Se tivermos a ideia de um Deus com características de um avô, este será extremamente permissivo, colocando em risco a compreensão de Sua justiça.

Por outro lado, se consideramos Deus como um padrasto vingativo, dificilmente se poderá entender Seu amor para conosco.

Assim, é significativo que tenhamos uma compreensão equilibrada acerca de Deus em Sua autorrevelação, especialmente nas Escrituras. A razão desacompanhada da Bíblia jamais poderá captar a plenitude de um Deus que deseja salvar a humanidade.

Unidade da Divindade: Há um só Deus; o cristianismo não é politeísta (não são três deuses).

Êx 3:13-15 – EU SOU O QUE SOU. Esse texto marca o encontro mais objetivo da divindade com um ser humano.

Deus declara ser único.
Deus declara Seu nome: Eu Sou.
Alguns chegam a “ver” a Trindade nesse verso, com referência às expressões Deus de Abraão, Isaque, e Jacó. Contudo, essa relação não deve ser levada a sério.

Dt 6:4-7 – Aqui está o famoso Shemah que é parte do culto nas sinagogas até hoje. Para os judeus, com seu monoteísmo radical, esses versos são prova da impossibilidade da Trindade. Mas, o assunto aqui não é uma exposição sobre a natureza de Deus. Temos que admitir que no Shemah, a unidade (“único Deus”) da divindade aparece na relação de contraste entre o Deus verdadeiro e os outros deuses, os deuses das outras nações. Essa é a consistência presente nos primeiros quatro mandamentos (Êx 20:3-11), em especial o 1º mandamento (que é o mandamento determinante de todos os outros). Assim, esses versos não são uma afirmação de monoteísmo radical como possa aparentar superficialmente. Além disso, como o próprio texto da Lição (comentário da pergunta 2) expõe, o termo usado aqui para definir essa “unidade” é o termo echad, usado também em Gênesis 2:24 para determinar o estado do ser humano no casamento, onde marido e mulher, mesmo sendo duas pessoas, tornam-se uma, isto é, admite a ideia de pluralidade. Há no hebraico, contudo, o termo yashid – “único da espécie”. Essa expressão realmente estabelece o caráter único de um ser, rejeitando qualquer ideia de pluralidade, como no caso de Isaque, único filho da promessa. Devemos ter em mente, entretanto, que essa não é a expressão usada no Shemah.

Tg 2:19 – Até os demônios creem que Deus é um e tremem (será que a constatação de tal realidade também nos faz tremer?)

1 Co 8:4-6 – “Há somente um único Deus” em contraste com muitos.
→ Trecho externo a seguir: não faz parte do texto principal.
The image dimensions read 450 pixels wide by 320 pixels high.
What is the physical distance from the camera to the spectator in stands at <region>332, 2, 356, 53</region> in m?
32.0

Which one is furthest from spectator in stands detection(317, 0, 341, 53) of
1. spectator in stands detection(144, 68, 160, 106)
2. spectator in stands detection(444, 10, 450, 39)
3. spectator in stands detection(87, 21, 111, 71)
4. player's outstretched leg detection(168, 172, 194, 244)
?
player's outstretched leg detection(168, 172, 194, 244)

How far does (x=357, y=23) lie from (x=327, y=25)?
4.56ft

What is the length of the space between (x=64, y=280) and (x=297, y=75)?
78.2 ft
Em contrapartida, esse verso apresenta Cristo como Deus (v. 6), em relação de igualdade com o Pai:

Deus Pai – (a) “de quem são todas as coisas” e (b) “para quem existimos”;
Senhor Jesus Cristo – (a) “pelo qual são todas as coisas” e (b) “e nós por meio dEle”;

Nota-se nesse verso o que observamos em muitos outros: Deus é um em ação e propósito e é triúno em exercer funções.

1Tm 2:5-6 – “Há um só Deus e mediador”. Literalmente: “há um Deus e também um mediador de Deus e do homem, Jesus Cristo homem”: unidade da divindade (no verso 3 Deus é salvador) em ação; mediação é função de Cristo apenas.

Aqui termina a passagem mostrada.